The next day, the new premier’s first formal event in 10 Downing Street was a Diwali reception.
On Tuesday, Sunak was hosting a Downing Street reception marking the Advent build-up to Christmas with “guests invited from across the Christian community”, the spokesman said.
The former finance minister’s grandparents hailed from Punjab in northern India and emigrated to Britain from eastern Africa in the 1960s.
“As chancellor I was able to light my Diwali diyas (lamps) on the steps of Downing Street,” Sunak told The Times newspaper this month.
“It said something wonderful about our country that that was possible, but also that it wasn’t a big deal.
“It was in a sense ‘Gosh, this is great’ but also that’s just Britain,” he added, reflecting on his ascent to the political peak.
The ONS has been releasing key sections from last year’s census piecemeal. The latest dealt with religion and ethnic identity.
Data for Scotland and Northern Ireland are released separately.

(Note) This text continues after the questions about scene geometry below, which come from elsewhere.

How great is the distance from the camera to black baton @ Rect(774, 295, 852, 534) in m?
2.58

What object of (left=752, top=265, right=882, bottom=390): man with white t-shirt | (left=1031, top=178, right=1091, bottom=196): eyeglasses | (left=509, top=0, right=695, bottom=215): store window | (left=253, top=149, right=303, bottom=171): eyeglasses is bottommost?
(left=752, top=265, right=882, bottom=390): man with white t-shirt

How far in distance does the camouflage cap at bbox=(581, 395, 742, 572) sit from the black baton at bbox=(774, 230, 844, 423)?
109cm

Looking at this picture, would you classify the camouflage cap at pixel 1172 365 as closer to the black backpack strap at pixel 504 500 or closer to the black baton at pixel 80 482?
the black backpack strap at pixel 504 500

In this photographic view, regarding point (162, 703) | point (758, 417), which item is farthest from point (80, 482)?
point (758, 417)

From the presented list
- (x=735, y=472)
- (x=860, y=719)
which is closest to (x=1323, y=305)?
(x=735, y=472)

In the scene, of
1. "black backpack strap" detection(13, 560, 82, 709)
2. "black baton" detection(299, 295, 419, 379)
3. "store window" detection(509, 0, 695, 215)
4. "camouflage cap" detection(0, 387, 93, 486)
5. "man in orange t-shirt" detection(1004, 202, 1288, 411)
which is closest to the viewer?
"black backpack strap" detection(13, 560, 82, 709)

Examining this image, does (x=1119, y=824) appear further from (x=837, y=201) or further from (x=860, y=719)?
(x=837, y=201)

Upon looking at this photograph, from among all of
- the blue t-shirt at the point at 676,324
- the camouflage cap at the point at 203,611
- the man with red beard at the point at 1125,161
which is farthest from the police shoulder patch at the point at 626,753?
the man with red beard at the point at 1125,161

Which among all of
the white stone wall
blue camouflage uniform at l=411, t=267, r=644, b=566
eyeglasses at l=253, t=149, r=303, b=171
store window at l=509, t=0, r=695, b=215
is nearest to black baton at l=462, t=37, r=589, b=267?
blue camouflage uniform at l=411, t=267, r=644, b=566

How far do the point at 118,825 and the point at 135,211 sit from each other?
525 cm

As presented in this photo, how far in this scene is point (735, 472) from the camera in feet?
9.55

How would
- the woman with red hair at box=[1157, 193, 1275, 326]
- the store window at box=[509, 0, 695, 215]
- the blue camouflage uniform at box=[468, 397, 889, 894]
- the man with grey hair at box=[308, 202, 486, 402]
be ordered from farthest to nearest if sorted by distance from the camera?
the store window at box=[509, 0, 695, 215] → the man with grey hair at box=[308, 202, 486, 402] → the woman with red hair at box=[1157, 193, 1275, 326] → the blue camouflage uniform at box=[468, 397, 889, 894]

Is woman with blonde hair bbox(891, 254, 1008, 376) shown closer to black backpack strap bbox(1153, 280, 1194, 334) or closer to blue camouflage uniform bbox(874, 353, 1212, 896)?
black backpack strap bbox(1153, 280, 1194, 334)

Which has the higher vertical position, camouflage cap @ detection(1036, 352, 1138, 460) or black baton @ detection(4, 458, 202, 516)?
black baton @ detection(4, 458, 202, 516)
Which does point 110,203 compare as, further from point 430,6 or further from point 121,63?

It found the number of people in England and Wales identifying their ethnic group as white had fallen by around 500,000 since 2011, from 86.0 percent to 81.7 percent.
The second most common ethnic group was “Asian” broadly, at 9.3 percent, up from 7.5 percent a decade ago.
Within that group, most respondents identified their family heritage as Indian, followed by Pakistani, “other Asian”, Bangladeshi and Chinese.
The next largest ethnic group was the fast-growing African population, followed by Caribbean.
African evangelical churches have proliferated in London and elsewhere, providing some succour to the Christian share.